The XRDs pattern for Fe3O4 NPs, raw bentonite, Fe3O4/Bent/rGO, and Fe3O4/Bent/MWCNTs are presented in Figure 1. For raw bentonite, montmorillonite is the main phase existing with characteristic peaks 2θ = 7.26°, 19.75° ,21.87°, 29°, 35°, 55°, and 62.9°. In addition, other phases including plagioclase, quartz, gypsum, kaolinite, and illite present as impurities (Andrini et al., 2017; Khatamian et al., 2019). The absorption peaks of Fe3O4 NPs are in 2θ = 30.24°, 35.62° ,43.26°, 53.56°, 57.12°, and 62.78°. These values corresponds to (220), (311), (311), (400), (422), (511), and (440) planes. The observed XRD pattern indicates that Fe3O4 NPs possess face-centered cubic lattice (fcc) crystal structure (Raghu et al., 2017). After loading bentonite with Fe3O4 NPs and RG, the XRD pattern shows obvious peaks at 2θ= 7.26°, 19.75°, and 21.87°, which are for bentonite, while the absorption peaks at 2θ= 30.24°, 35.62°, 43.3°, 53.56°, 57.5°, and 62.9° for Fe3O4 NPs (Mahmud et al., 2020). The absorption peak at 2θ= 26.25° corresponds to the presence of reduced graphene oxide (Saleem et al., 2017). These results affirm the successful synthesis of Fe3O4/Bent/rGO composite. For Fe3O4/Bent/MWCNTs, the XRD pattern shows peaks similar to Fe3O4/Bent/rGO that correspond to the existence of Fe3O4 NPs and bentonite, but with less intensity. The peaks observed at 2θ= 28.8° indicate the presence of MWCNTS (Andrews et al., 2001). The slight spikes of Fe3O4/Bent/rGO sample are observed due to the agglomeration of many Fe3O4 particles on the surface of rGO, which caused a growth on these particles. However, few smaller particles of Fe3O4 with less agglomeration are attached on CNT surface, which had no effect on their overall size observed in TEM and EDX analysis. Overall, the lattice strain was one of the major factors affecting nanoparticle synthesis and crystal growth.

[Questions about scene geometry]
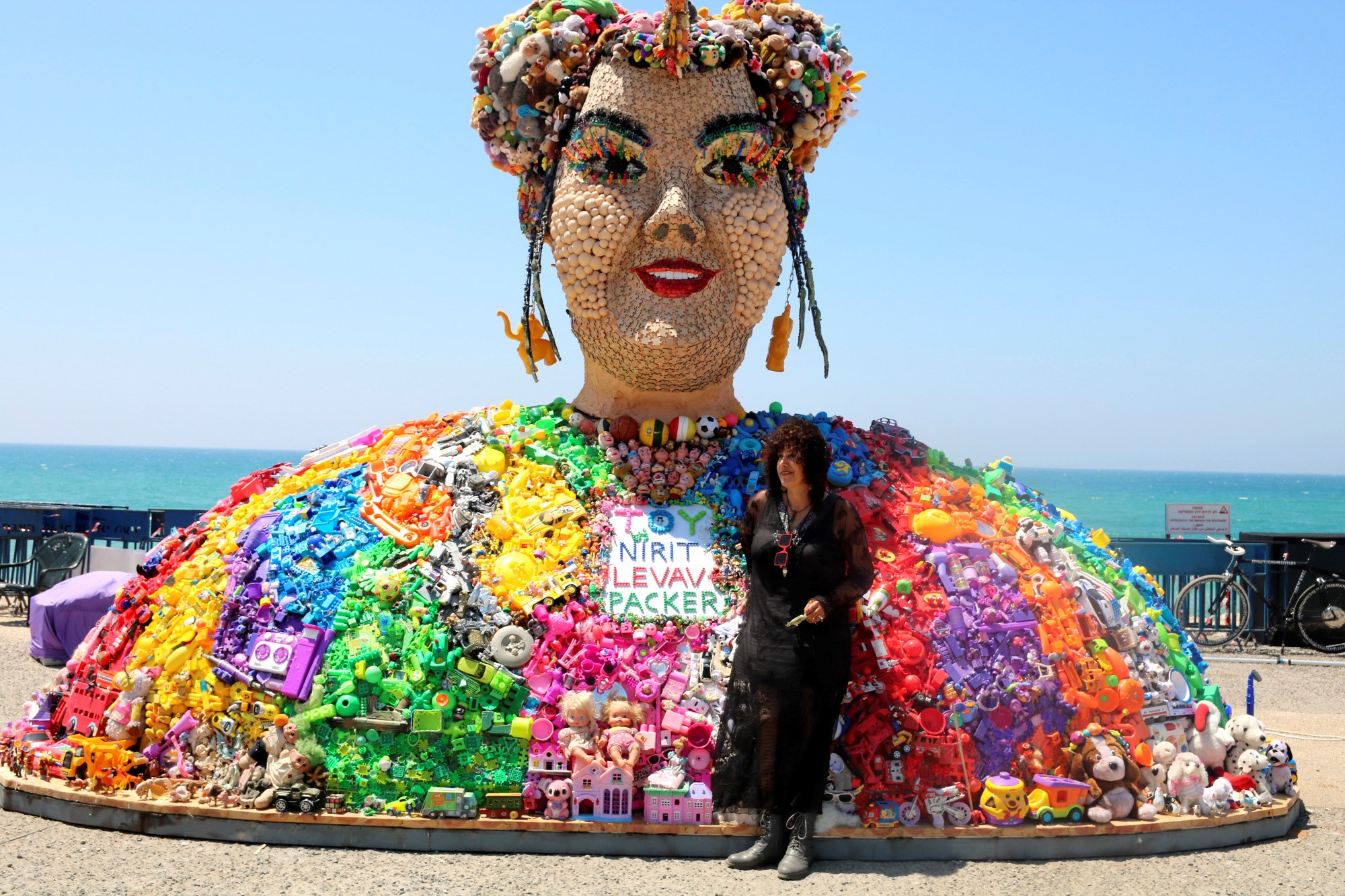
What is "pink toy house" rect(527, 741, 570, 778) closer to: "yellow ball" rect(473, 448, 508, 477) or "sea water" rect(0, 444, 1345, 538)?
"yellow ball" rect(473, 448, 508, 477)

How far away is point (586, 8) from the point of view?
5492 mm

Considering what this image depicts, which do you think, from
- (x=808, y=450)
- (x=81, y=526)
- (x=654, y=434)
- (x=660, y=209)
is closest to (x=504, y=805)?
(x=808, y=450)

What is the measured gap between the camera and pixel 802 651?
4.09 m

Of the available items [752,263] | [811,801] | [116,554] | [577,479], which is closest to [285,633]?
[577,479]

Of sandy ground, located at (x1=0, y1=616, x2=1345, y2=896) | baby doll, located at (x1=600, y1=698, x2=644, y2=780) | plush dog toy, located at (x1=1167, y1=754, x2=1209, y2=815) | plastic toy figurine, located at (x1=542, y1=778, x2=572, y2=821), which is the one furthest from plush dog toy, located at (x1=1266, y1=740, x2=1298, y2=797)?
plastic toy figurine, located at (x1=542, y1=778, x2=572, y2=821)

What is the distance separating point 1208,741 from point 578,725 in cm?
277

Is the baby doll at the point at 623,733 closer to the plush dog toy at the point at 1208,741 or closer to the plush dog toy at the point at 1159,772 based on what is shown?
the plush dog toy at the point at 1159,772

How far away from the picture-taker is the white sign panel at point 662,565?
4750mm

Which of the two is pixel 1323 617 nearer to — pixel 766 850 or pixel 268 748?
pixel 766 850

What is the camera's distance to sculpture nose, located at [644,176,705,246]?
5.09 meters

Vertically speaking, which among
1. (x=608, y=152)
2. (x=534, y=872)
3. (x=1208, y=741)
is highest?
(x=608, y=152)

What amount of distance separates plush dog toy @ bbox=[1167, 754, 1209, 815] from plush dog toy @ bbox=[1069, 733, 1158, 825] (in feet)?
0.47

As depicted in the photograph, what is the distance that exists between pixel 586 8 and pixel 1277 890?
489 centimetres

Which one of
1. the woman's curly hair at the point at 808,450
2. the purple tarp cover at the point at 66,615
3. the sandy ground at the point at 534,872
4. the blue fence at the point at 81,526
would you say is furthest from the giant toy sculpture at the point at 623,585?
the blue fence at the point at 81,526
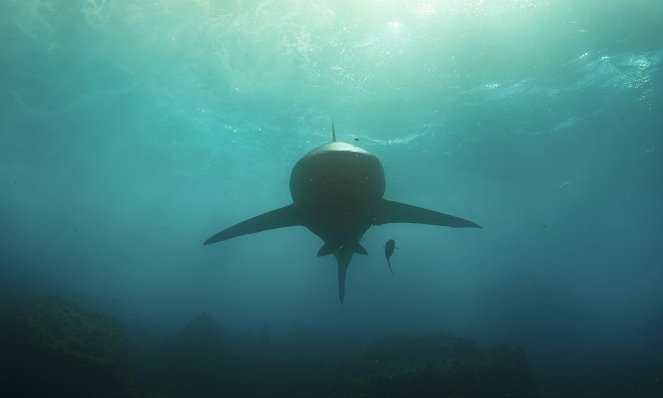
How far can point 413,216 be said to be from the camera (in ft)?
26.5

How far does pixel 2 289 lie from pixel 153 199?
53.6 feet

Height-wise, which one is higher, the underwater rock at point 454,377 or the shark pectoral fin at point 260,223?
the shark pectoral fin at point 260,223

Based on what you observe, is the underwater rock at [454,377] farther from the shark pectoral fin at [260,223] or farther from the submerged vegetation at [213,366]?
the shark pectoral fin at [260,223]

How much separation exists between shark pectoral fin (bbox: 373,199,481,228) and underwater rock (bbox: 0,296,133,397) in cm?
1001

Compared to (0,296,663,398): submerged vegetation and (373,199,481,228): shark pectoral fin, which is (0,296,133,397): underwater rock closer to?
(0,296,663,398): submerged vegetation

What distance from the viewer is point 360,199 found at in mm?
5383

**TASK 1**
Print the lines of the listing starting with the line containing "What distance from" and going on through the end of the listing.
**TASK 2**
Proceed with the passage on the XRD patterns of the Fe3O4, bentonite, and carbon composites, picking up after its final sentence.

**WRITTEN ANSWER 1**
What distance from the viewer is point 360,199 found at in mm?
5383

**WRITTEN ANSWER 2**
Fig. 1
figure 1

XRD analysis results

The thermal stability of the adsorbents was investigated using TGA. As shown in Fig. 2, both adsorbents attained different thermal behaviors. The thermogram of Fe3O4/Bent/rGO showed continuous decrease weight loss (19%) over temperature range 30–770℃ followed by slightly constant thermal stability. This could be attributed to the dehydration and the removal of oxygen present on rGO surface at temperature below 200 ℃. Above 200 ℃, the weight loss is attributed to the gasification of carbonaceous materials as a result of rGO oxidation and the transformation of Fe3O4 to Fe2O3 Fe(OH)3. The sudden decrease in weight loss at 435 ℃ might be due to the degradation of carbon material intercalated with bentonite (Saraf et al., 2017). The thermogram of Fe3O4/Bent/MWCNTs displayed a dehydration weight loss (7%) in temperature range 30–100 ℃ followed by a slightly constant thermal stability up to 600 ℃. Finally, a gradual weight loss (2%) continued up to 850 ℃, which could be due to the transformation of Fe3O4 to Fe2O3 Fe(OH)3. Overall, Fe3O4/Bent/rGO showed a better thermal stability over temperature range 30–250 ℃ (Umar et al., 2020). From these results, it can be concluded that the combination of Fe3O4 NPs and CNT leads to positive synergism causing them to exhibit higher temperature stability compared to combination Fe3O4 NPs and rGO platelets (Sadegh et al., 2014).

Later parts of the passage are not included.